Head of probe says blast killed officials on Polish jet in 2010
PR dla Zagranicy
The head of a commission reinvestigating the fatal crash of a Polish presidential plane in 2010 has said that a probe has shown the top officials on board died as a result of an explosion.
Senior conservative politician Antoni Macierewicz was speaking as Poland on Wednesday marked the ninth anniversary of the plane crash in Russia—a disaster that is still a source of controversy and recriminations.
Macierewicz’s comments came a day after he said his commission had notified prosecutors that it suspected a team that probed the crash when Poland’s previous government was in power had falsified the truth, public broadcaster Polish Radio’s IAR news agency reported.
Macierewicz’s commission said it had analysed 2013 tests by a police forensic laboratory that revealed traces of explosives in 107 out of 215 samples taken from the crashed Polish plane.
Poland’s ruling conservatives have long challenged an official report into the causes of the disaster issued by the previous Civic Platform-led government, which cited a catalogue of errors on the Polish side, while also pointing to errors made by Russian staff at the control tower of Smolensk Military Airport.
A Russian report placed all the blame on the Poles.
A new commission to probe the crash was set up by the Law and Justice (PiS) party, which came to power in Poland in 2015. The party is headed by Jarosław Kaczyński, twin brother of the late President Lech Kaczyński.
The commission, headed by Macierewicz, said in January last year that the jet’s left wing was destroyed as a result of an explosion on board.
The commission added that the explosion had “several sources” on the plane.
In April 2017, the commission said that the presidential plane was probably destroyed by a mid-air explosion and that Russian air traffic controllers deliberately misled Polish pilots about their location as they neared the runway.

• **STORED DATA**
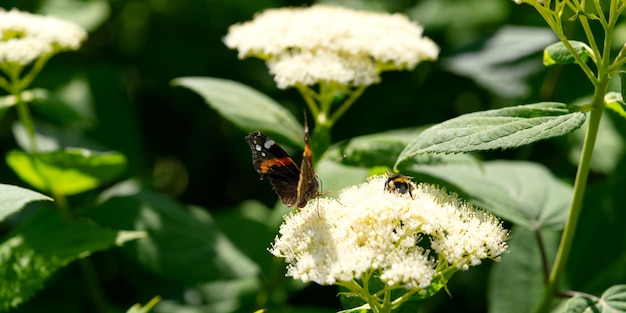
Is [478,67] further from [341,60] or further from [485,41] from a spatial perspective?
[341,60]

• **REQUIRED TASKS**
1. According to the article about the 2010 Polish plane crash, how many of the samples taken from the plane showed traces of explosives in the 2013 police laboratory tests?
2. Retype the part of the crash article that begins at the words "Poland’s ruling conservatives" and stops after "President Lech Kaczyński.".

• **PER-TASK ANSWERS**
1. 107 out of 215 samples.

2.
Poland’s ruling conservatives have long challenged an official report into the causes of the disaster issued by the previous Civic Platform-led government, which cited a catalogue of errors on the Polish side, while also pointing to errors made by Russian staff at the control tower of Smolensk Military Airport.
A Russian report placed all the blame on the Poles.
A new commission to probe the crash was set up by the Law and Justice (PiS) party, which came to power in Poland in 2015. The party is headed by Jarosław Kaczyński, twin brother of the late President Lech Kaczyński.